In this article we propose a solution to the difficult problem of exactly-once message delivery, consumption and processing by a non-fixed set of consumers. We start by defining very clearly the problem we are trying to solve.

The Problem

  • Let’s assume we have 1 million messages sitting on an in-memory queue inside a broker middleware.
  • This broker has a TCP server that can accept TCP connections from clients, which we call TCP consumers.
  • As TCP consumers connect, they start receiving messages from the in-memory queue.
  • The goal is for each consumer to consume and process different messages, in other words, two different consumers must never consume and process the same message.
  • Additionally, the same consumer must never consume and process the same message twice.
  • Last but not least, no message can ever be lost, in other words, all messages must be processed by a consumer.

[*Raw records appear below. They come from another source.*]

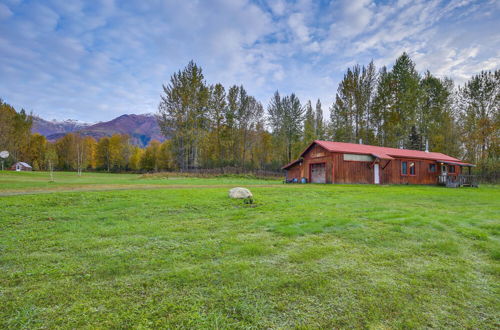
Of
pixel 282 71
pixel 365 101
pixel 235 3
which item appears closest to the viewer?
pixel 235 3

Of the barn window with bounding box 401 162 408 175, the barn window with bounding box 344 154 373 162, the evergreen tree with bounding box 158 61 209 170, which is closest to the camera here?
the barn window with bounding box 344 154 373 162

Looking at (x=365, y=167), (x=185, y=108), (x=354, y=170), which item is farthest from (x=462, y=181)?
(x=185, y=108)

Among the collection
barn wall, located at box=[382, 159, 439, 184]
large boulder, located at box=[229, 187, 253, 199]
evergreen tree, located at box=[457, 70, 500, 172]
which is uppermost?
evergreen tree, located at box=[457, 70, 500, 172]

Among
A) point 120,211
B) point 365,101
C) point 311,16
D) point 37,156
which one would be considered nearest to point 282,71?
point 311,16

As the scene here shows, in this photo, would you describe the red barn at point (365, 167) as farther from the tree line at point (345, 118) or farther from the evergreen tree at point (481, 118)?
the tree line at point (345, 118)

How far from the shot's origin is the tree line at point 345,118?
29438 millimetres

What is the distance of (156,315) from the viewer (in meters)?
1.94

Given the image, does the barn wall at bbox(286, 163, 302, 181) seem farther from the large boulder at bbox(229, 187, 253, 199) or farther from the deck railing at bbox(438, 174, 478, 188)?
the large boulder at bbox(229, 187, 253, 199)

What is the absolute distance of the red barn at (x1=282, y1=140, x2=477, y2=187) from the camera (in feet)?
69.6

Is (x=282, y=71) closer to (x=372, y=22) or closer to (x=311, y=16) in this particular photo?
(x=311, y=16)

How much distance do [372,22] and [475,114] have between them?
25.3 metres

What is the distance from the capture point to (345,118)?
32938mm

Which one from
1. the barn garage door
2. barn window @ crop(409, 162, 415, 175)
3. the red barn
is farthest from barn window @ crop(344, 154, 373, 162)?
barn window @ crop(409, 162, 415, 175)

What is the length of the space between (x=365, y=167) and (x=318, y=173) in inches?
182
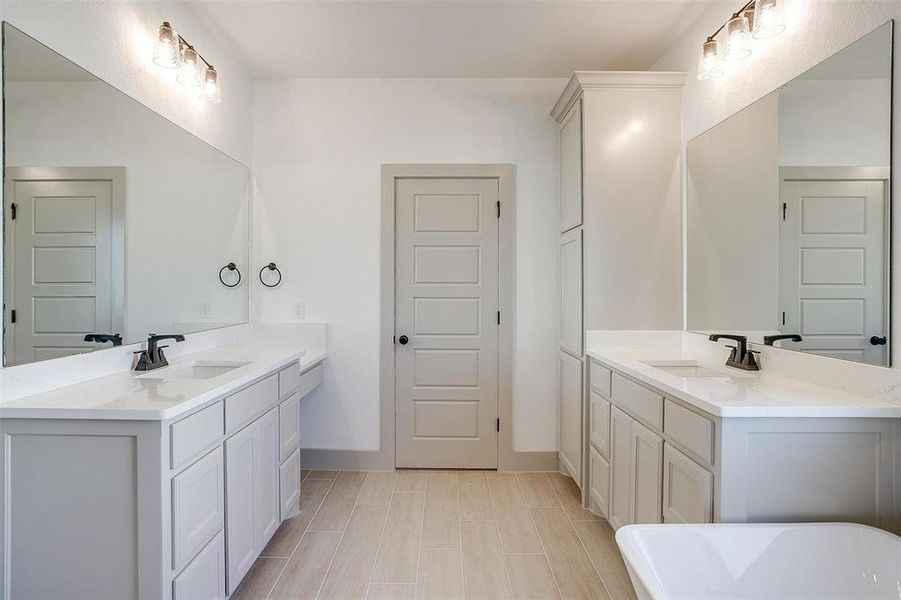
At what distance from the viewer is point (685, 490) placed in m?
1.53

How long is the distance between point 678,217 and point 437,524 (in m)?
2.13

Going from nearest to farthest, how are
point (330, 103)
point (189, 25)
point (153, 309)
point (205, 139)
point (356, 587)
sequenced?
point (356, 587), point (153, 309), point (189, 25), point (205, 139), point (330, 103)

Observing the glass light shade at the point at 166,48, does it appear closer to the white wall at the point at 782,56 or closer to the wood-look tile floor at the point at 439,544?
the wood-look tile floor at the point at 439,544

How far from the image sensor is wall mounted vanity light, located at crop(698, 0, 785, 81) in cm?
175

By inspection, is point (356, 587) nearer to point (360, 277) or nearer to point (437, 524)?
point (437, 524)

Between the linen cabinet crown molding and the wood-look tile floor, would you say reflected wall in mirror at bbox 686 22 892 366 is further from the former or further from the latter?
the wood-look tile floor

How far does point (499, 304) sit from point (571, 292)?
0.52 metres

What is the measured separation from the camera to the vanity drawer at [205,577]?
1.37 m

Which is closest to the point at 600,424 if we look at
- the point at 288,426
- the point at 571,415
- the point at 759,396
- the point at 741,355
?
the point at 571,415

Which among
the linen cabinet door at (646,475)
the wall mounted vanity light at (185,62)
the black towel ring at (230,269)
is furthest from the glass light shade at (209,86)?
the linen cabinet door at (646,475)

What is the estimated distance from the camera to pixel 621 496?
2.06m

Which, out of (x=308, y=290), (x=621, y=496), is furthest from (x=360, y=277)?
(x=621, y=496)

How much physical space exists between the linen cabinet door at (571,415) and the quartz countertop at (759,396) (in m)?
0.61

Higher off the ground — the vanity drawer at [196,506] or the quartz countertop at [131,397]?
the quartz countertop at [131,397]
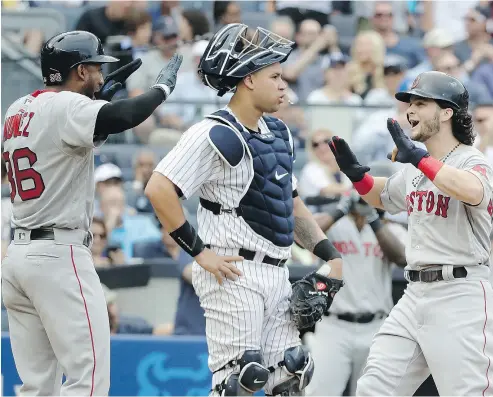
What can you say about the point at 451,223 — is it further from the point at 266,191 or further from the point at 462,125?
the point at 266,191

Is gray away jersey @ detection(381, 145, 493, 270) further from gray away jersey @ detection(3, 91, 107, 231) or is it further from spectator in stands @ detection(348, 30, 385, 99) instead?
spectator in stands @ detection(348, 30, 385, 99)

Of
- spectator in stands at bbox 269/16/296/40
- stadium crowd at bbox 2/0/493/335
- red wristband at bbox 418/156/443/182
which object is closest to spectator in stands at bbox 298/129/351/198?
stadium crowd at bbox 2/0/493/335

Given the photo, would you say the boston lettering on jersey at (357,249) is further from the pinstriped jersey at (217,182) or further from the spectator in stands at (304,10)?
the spectator in stands at (304,10)

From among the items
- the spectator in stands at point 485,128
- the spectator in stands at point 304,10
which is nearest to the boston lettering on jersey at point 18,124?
the spectator in stands at point 485,128

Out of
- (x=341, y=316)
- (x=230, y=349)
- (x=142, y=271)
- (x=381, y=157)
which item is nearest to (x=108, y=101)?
(x=230, y=349)

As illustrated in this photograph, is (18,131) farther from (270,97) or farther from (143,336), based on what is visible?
(143,336)

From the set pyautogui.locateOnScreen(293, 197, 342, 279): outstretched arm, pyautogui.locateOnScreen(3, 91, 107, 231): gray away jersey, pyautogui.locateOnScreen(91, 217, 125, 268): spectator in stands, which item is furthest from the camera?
pyautogui.locateOnScreen(91, 217, 125, 268): spectator in stands

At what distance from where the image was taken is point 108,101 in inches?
214

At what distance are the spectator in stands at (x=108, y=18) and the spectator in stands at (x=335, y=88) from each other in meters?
2.30

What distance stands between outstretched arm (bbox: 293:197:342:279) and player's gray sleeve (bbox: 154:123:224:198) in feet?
2.20

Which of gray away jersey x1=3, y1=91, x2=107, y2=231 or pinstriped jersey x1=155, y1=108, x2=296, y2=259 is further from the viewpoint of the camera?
pinstriped jersey x1=155, y1=108, x2=296, y2=259

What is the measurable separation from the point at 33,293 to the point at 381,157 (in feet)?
18.2

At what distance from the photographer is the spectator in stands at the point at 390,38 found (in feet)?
40.8

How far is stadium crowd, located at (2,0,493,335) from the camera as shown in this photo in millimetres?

  • To illustrate the scenario and the requirements clearly: If all consumers are simply inserting the messages into a database table without any unique index restrictions (i.e. it totally allows duplicate inserts), the end-result must be all 1 million messages from the broker inserted into the database table, without any duplicates.

    Caveat #1

    The first catch has to do with ordering. To attain such a system in a way that it becomes practical from a performance point-of-view, the order of the messages must be forsaken. The end-result will be 1 million messages in the database, but the ordering of those messages cannot be known or enforced, and will not be the same order that they were in the broker queue. This is usually not a problem if you are just trying to distributed load across consumers. It can be a problem when some messages need to be processed by the same consumer, but that’s a feature our middleware is able to provide. It is important to note that order is guaranteed over the same consumer, in other words, the same consumer will never process messages out of order. The same cannot be attained for different consumers, in other words, message 345 from the broker can be consumed by consumer A after message 346 from the broker has already being consumed by consumer B.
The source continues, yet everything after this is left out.